On November 9th 2016, a day of serious reflection was followed by a night of unified action. People around the country took to the streets to protest Donald Trump and his impending Republican reign of hate. In New York City, thousands walked from Union Square to Trump Tower on 59th street and Park, effectively shutting down traffic on numerous blocks in between. Protestors were motivated by anger, sadness, and disbelief but also by the determination. Liberal apathy no more! On the Manhattan streets the air was electric with shouts.
Chats from the crowd included, “Fuck Trump”, “Not my president”, “The people united will never be defeated”, “Whose Streets? Our Streets!”, “Love Trumps Hate” “My body, my choice!”, “Her body, her choice!,” “Black Lives Matter”, “Muslim Lives Matter”, “Gay Lives Matter”, “Trans Lives Matter”, “We are the popular vote!”, “Hey, hey, ho, ho, Donald Trump has got to go”, “Donald Trump, go away! Racist, sexist, anti-gay!”, “Pussy Grabs Back”.
The sheer amount of phrases heard on the streets proved that this is an election that deeply affects a multitude of communities within the United States and beyond. However the two unifying messages that rang out the loudest were “Not My President” and “We are The popular vote.” Our convoluted and broken voting system is the imminent issue right now. The electoral college, a system originally thought up because our founding fathers wanted to make sure small populations were fairly represented and because they doubted the intelligence of the public, is not longer an effective relayer of true democracy. Hillary Clinton won the popular vote with 59,938,290 votes but she only captured 228 electoral votes out of a necessary 270, showing a dramatic discrepancy between the popular vote and that of the electoral college. Donald Trump captured 59,704,886 votes but went onto win the presidency with 279 electoral college votes.

Provided records:
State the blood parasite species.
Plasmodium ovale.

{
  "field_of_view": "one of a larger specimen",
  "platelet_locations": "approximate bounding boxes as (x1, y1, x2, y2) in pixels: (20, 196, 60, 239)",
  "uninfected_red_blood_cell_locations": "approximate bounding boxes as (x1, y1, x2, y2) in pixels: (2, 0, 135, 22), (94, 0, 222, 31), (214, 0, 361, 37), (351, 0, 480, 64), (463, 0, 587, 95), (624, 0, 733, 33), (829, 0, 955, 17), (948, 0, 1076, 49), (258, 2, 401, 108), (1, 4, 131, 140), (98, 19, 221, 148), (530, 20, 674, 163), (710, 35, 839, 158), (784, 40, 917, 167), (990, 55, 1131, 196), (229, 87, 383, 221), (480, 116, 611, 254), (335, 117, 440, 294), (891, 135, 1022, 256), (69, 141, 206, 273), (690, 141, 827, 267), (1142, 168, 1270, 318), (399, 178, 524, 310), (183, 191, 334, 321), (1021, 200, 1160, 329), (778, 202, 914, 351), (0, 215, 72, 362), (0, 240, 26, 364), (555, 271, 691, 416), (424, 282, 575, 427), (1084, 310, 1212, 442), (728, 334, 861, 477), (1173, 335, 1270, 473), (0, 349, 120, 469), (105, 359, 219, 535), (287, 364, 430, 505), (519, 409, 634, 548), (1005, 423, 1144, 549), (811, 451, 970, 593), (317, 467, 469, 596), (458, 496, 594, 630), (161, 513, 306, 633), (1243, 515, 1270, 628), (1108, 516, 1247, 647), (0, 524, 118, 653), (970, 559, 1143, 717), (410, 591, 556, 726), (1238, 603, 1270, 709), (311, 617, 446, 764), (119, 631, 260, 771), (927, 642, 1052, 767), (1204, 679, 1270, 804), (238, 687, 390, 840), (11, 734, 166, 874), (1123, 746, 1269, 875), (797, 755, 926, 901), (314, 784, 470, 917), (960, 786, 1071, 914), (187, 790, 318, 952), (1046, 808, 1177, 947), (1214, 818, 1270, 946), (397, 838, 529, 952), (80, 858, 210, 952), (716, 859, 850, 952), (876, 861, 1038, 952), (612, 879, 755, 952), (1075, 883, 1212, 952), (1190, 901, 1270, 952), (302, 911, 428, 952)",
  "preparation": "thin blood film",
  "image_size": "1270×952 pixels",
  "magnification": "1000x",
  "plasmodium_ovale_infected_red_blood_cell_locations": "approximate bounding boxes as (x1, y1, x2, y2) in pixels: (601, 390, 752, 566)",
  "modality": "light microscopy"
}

Task goal: Rewrite everything in the protest passage from "On November 9th" down to "electric with shouts.", putting "Washington Square" in place of "Union Square".

Answer for this exercise:
On November 9th 2016, a day of serious reflection was followed by a night of unified action. People around the country took to the streets to protest Donald Trump and his impending Republican reign of hate. In New York City, thousands walked from Washington Square to Trump Tower on 59th street and Park, effectively shutting down traffic on numerous blocks in between. Protestors were motivated by anger, sadness, and disbelief but also by the determination. Liberal apathy no more! On the Manhattan streets the air was electric with shouts.